Yes, there were many larger-than-her-cup-size moments for the queer-loving country crooner’s Michigan stop, and if you opted out of all the behemoth-ness, here’s what you missed:
You can’t top Dolly when it comes to drag – but you can try. And some proved they will always love her by attempting to be her. Two wannabes were Dolly-ed up, and one, with the pink jacket and leopard get-up, looked remarkably like the Smoky Mountain songstress’ ensemble on the cover of her latest, “Backwoods Barbie.” At least the 62-year-old knows her fan base (who, by the way, was overwhelming women, and gay men who wouldn’t have screwed up one word had they been part of Dolly Parton night on last season’s “American Idol”). After wrapping “Jolene” she suggested changing the title to “Drag Queen,” and then she sang a few lines: “Drag queen, drag queen, drag queen, drag queeeeen.”
The Corny Factor
As cheesy as it was to see Dolly turn ’80s staple “She Drives Me Crazy” into a twang-tossed number (and wrapping it with a hip-smackin’ throw-down), it was also non-debatably like listening to the Spice Girls: Not really rewarding, but always, for reasons we don’t wanna admit, an eleven on the one-to-10 Happy Scale. The only thing that could best that?
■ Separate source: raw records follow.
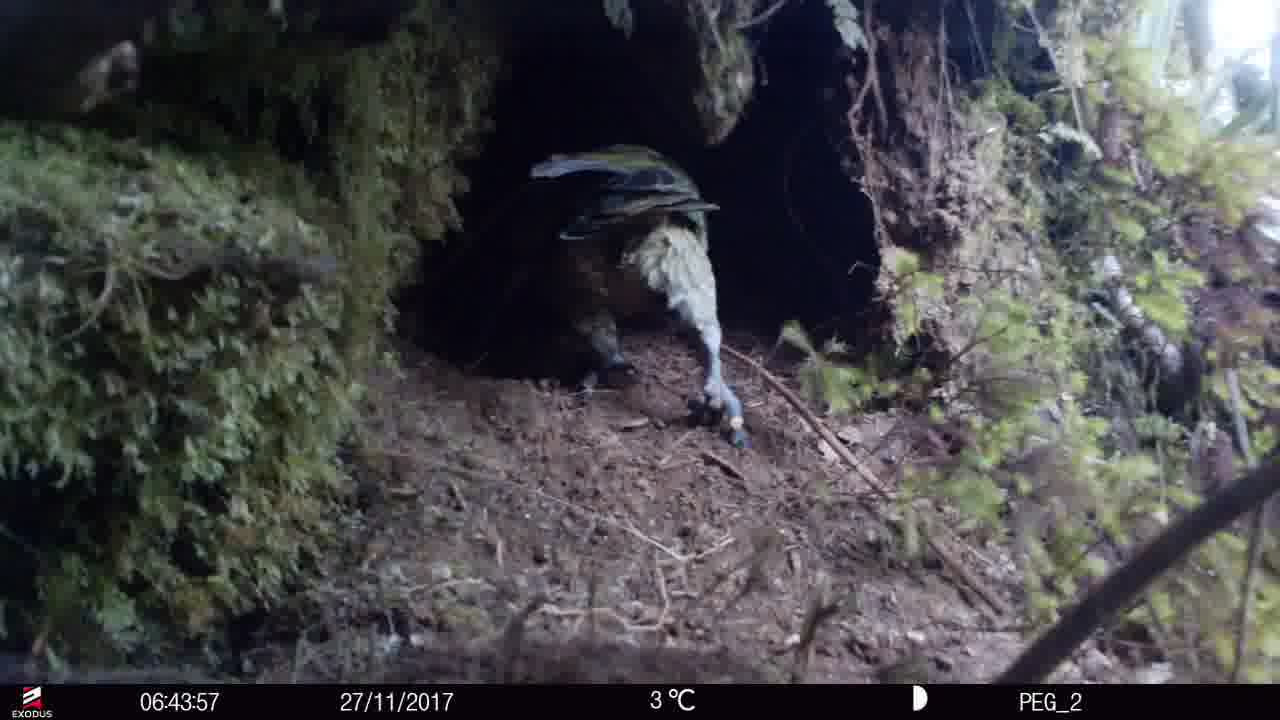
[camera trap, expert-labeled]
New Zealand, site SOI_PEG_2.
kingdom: Animalia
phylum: Chordata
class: Aves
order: Psittaciformes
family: Strigopidae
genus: Nestor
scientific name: Nestor notabilis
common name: kea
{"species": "kea (Nestor notabilis)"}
Seeing her instrument assistant do the hoedown on “Thank God I’m a Country Girl,” where he two-stepped in suspenders, exposing his bare, chiseled chest. Ah, thank God I’m a (gay) country boy.
Whether performing new “Backwoods Barbie” songs, like the churchy showstopper “Jesus & Gravity” and sassy “Shinola,” or time-warping into her five-decade catalog for “I Will Always Love You” or set-launcher “Two Doors Down,” nothing was artificial about that voice – which at times could tug tears from even The Rock, sound like Little Girl Dolly (or like she sucked in too much helium) on “Puppy Love,” or just plain woo with an almost-acoustic “Little Sparrow” and an a cappela multiple-part harmony on “Do I Ever Cross Your Mind?” Her flawless pipes weren’t the only instrument she put to use; she played the acoustic and electric guitar, a rhinestone-encrusted autoharp, a bedazzled piano and a tin whistle and tambourine – like she didn’t have a 11-piece band behind her.
The (Self-Deprecating, Sex, Boob) Jokes
She’s recycled some of the same hokey jokes for years – “It cost me a lot of money to look this cheap,” but, like her, they never get old. Some of the biz’s best stage banter belongs to the quippy charmer, like when one fan shouted, “I love you, Dolly!” and she quickly zapped back with, “I love you, too! But I thought I told you to stay in the truck?” She also ripped on herself plenty of times, remarking that she wouldn’t run for president (because, “we’ve had enough boobs in the White House”) and asking the audience, when she returned for the show’s second set in a frayed lime-green gown: “Do I look like the Geico frog?” Even if she doesn’t know her reptiles (it’s a lizard, Dolly), she’s like a puppy – impossible to resist.